They're known for preaching peace, kindness and love, but a radical breed of anti-Islamic Buddhist monk is wreaking havoc in Myanmar, resulting is lynch-mob killings and the forced removal of more than 150,000 Muslims from their homes.
Mass boycotts of Muslim-owned stores and anti-Islamic riots have plagued Myanmar's transition to democracy after decades years of military rule, according to the New York Times. Up to 250 Muslims have been killed and countless others injured in the riots - the most violent of which occurred in the central city of Meiktila in March.
Passionate sermons by self-proclaimed "Radical Buddhist", Wirathu, are being blamed for stirring the troubles.

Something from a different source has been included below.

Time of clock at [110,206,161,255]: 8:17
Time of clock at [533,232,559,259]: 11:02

“You can be full of kindness and love, but you cannot sleep next to a mad dog,” Ashin Wirathu told the Times.
“I call them troublemakers, because they are troublemakers."

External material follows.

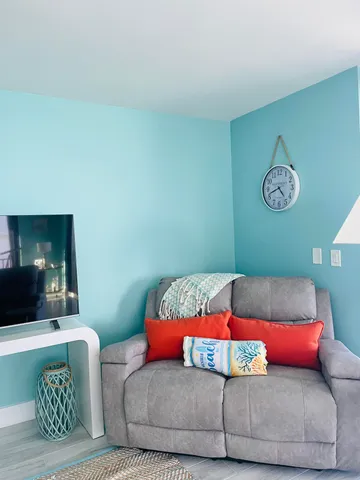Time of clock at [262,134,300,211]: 4:42
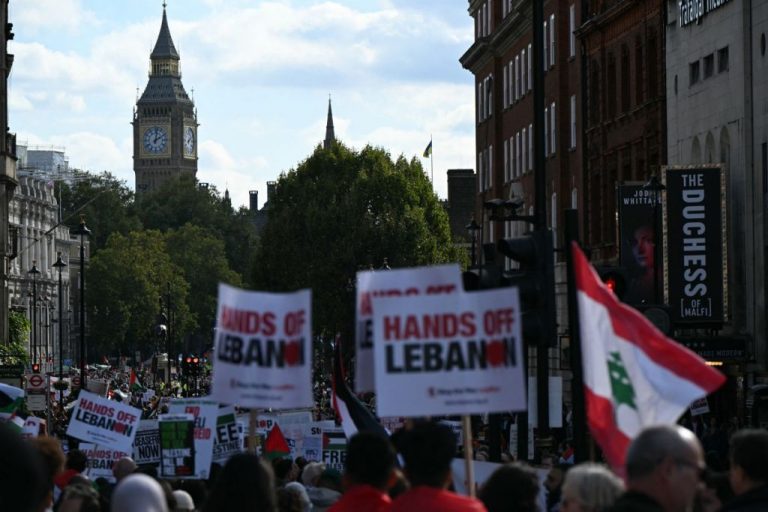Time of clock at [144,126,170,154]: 2:01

Wirathu is a key leader of "969," an ultra-nationalist movement of monks that preaches that the country's small Muslim minority threatens racial purity and national security. His face covers Time magazine's foreign editions this week over the headline: "The Face of Buddhist Terror".
The group Human Rights Watch has called the actions against Muslims in Myanmar "ethnic cleansing" while the Dalai Lama said killing in the name of religion was "unthinkable".